Dès lors, on peut commettre cette erreur, et je l'ai commise, de ne pas aimer Michel Houellebecq parce qu'on n'aime pas l'époque qu'il révèle - au sens photographique du terme. Je renvoie souvent à cette idée bien connue du sage qui montre la lune et de l'imbécile qui regarde le doigt. Eh bien, il m'est arrivé d'être celui qui regardait le doigt…

C'est en lisant Soumission que j'ai découvert que j'avais manqué la lune. On a fait de ce roman ce qu'il n'était pas: un livre de morale. Or la moraline, qui est la morale d'une époque sans morale, affecte tout ce qu'elle touche dans la petite caste des prêtres de notre temps: les vendeurs de l'arrière-monde libéral, les dévots de la modernité qui confondent le présent de leurs jouissances étroites avec le cours de l'Histoire, les gens en cour qui gavent le commun des mortels comme un sadique son troupeau d'oies décérébrées et autres variations sur le thème nietzschéen du dernier homme.

Le romancier voyant

Michel Houellebecq est au service: au service du réel. Moi qui croyais de manière un peu courte que le roman était une fiction agissant comme le prétexte à un style, j'ai découvert qu'il pouvait être mieux qu'un livre de philosophie, une terrible saisie du réel parce que cette saisie s'effectue en amont du réel même. Avant que ce qui est soit, le romancier voyant dit ce qu'il va être. Et il ne se trompe pas.

Soumission annonçait ce qui allait advenir à quelques heures de l'avènement même. Souvenons-nous que le livre paraît le jour même où l'équipe de Charlie Hebdo est décimée par un commando qui tue pour venger le Prophète selon l'expression des tueurs kamikazes. Au moment où Michel Houellebecq parle à France Inter, le Vatican de la Moraline, le commando roule vers son forfait. Les prêtres de la religion de notre époque sans religion le sermonnent: si ce qu'il annonce devait advenir, il en serait tenu pour responsable ; il serait donc coupable ; donc punissable ; donc à clouer au pilori médiatique.
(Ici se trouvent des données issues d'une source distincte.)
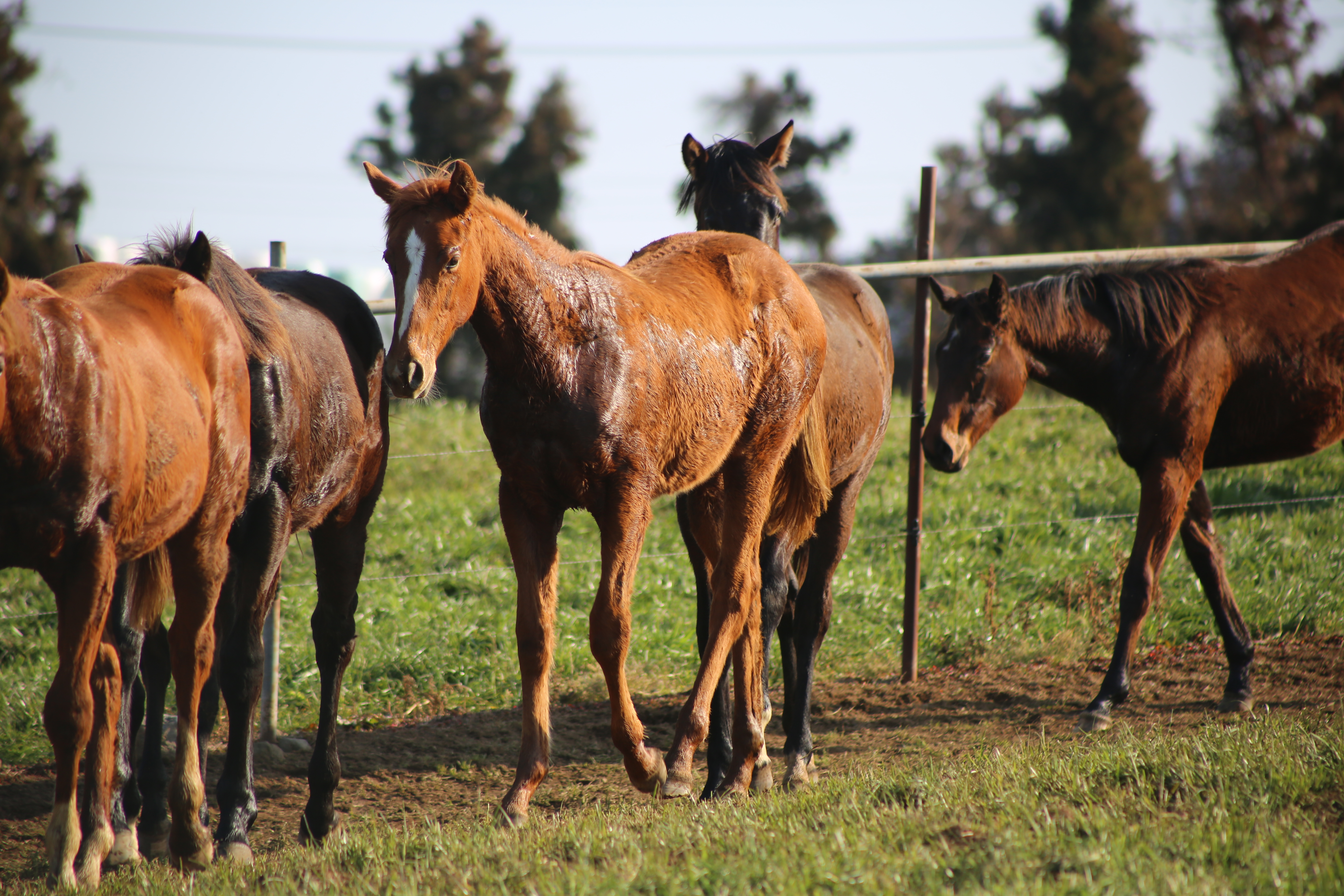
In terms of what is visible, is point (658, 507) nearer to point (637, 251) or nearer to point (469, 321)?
point (637, 251)

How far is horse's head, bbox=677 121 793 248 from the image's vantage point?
4.96 meters

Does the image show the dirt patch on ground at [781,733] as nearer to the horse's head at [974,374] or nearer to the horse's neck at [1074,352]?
the horse's head at [974,374]

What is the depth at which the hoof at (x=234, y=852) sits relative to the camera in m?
3.49

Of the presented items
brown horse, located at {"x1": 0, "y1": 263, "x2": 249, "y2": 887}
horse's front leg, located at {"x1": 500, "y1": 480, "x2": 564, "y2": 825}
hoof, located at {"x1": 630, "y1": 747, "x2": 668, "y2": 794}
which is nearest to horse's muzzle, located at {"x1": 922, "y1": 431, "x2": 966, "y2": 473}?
hoof, located at {"x1": 630, "y1": 747, "x2": 668, "y2": 794}

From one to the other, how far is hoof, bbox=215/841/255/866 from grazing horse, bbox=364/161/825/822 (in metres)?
0.91

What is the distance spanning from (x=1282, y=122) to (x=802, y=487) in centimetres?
2581

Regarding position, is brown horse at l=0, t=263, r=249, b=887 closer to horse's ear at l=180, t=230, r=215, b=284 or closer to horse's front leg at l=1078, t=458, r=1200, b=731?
horse's ear at l=180, t=230, r=215, b=284

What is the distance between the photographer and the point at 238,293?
12.4ft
Où l'on reconnaît la vieille logique du prêtre.

Comme pour répondre à cette menace cléricale, l'épiphanie de sa prédiction fut immédiate: dans l'heure qui suivit, ce qu'il avait annoncé dans un roman devenait effectif dans la réalité.

Non pas dans le détail, mais dans le mouvement, la dynamique, sinon la dialectique. S'il n'y a pas là preuve du chamanisme de l'auteur, ou du fait qu'il est, selon la définition de Rimbaud, un grand voyant, alors je veux bien me convertir à l'islam…

C'est cette révélation païenne qui me fit regarder autrement son œuvre passée: ce que j'avais pris pour une complaisance au nihilisme de notre époque était une erreur d'appréciation. J'avais pris le sismographe pour responsable de l'éruption volcanique. Le doigt pour la lune…

«Michel Houellebecq ne crée pas le nihilisme de notre époque, mais s'en trouve saturé comme une éponge avant de le régurgiter dans ses romans»

Pourtant, l'histoire ancienne aurait dû me prévenir et me préserver de pareille bévue: que Proust décrive dans une phrase qui ressemble à la musique de Fauré l'effondrement de la société aristocratique raffinée, bien qu'épuisée, et l'avènement d'une bourgeoisie d'affaires puissante mais grossière n'en fait pas le responsable de ce basculement dans l'Histoire. Il témoigne, il raconte, il rapporte, il décrit, il fige. Pas plus que Carjat ne crée le visage de Rimbaud qu'il fixe sur le papier argentique pour l'éternité, Proust ne tue la mondanité particulaire ou ne fait naître l'aristocratie de l'argent.

Même remarque avec Michel Houellebecq qui ne crée pas le nihilisme de notre époque mais s'en trouve saturé comme une éponge avant de le régurgiter dans ses romans: le dégoût du corps performant, la sexualité triste, l'abîme du solipsisme, la fiction de toute intersubjectivité, la religion du Veau d'or, l'abolition de toute transcendance, la fin du sacré, la tyrannie de la marchandise, le capitalisme thanatophilique, l'ultracynisme de l'art contemporain, le tourisme sexuel, etc.

«Dans son style blanc et neutre, Michel Houellebecq est le greffier sobre de cette évidence : le judéo-christianisme s'effondre après deux mille ans d'une puissance épuisée»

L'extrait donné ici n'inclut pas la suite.